WHAT TO WORK ON:
Rewrite the rows below, changing every "whale back in water" to "surfacing whale" and keeping all else the same; omit the pictures.

-- begin DATA SHOWN --

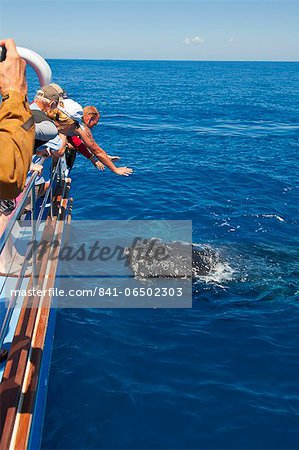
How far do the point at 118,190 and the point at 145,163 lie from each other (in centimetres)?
449

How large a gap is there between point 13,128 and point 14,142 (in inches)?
3.6

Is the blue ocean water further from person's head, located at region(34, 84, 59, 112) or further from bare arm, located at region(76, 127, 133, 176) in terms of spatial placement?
person's head, located at region(34, 84, 59, 112)

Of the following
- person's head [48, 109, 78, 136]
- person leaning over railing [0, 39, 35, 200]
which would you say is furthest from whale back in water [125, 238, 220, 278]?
person leaning over railing [0, 39, 35, 200]

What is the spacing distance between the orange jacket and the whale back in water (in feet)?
26.6

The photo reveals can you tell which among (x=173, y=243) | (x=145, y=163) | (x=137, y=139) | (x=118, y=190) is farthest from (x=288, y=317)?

-- end DATA SHOWN --

CORRECT RESPONSE:
How far do the point at 118,190 and the point at 145,163 lie from each other (in centimetres)?
449

How large a gap is there between point 13,128 and point 14,142 (in inches)?
3.6

Is the blue ocean water further from person's head, located at region(34, 84, 59, 112) or further from bare arm, located at region(76, 127, 133, 176) in terms of spatial placement?
person's head, located at region(34, 84, 59, 112)

Of the following
- person's head [48, 109, 78, 136]
- person leaning over railing [0, 39, 35, 200]
which would you say is furthest from surfacing whale [125, 238, 220, 278]?
person leaning over railing [0, 39, 35, 200]

What is the spacing distance between the orange jacket and the surfacing whale (in feet)?
26.6

The photo reveals can you tell which among (x=173, y=243) | (x=145, y=163) | (x=137, y=139) | (x=118, y=190) is farthest from (x=288, y=317)?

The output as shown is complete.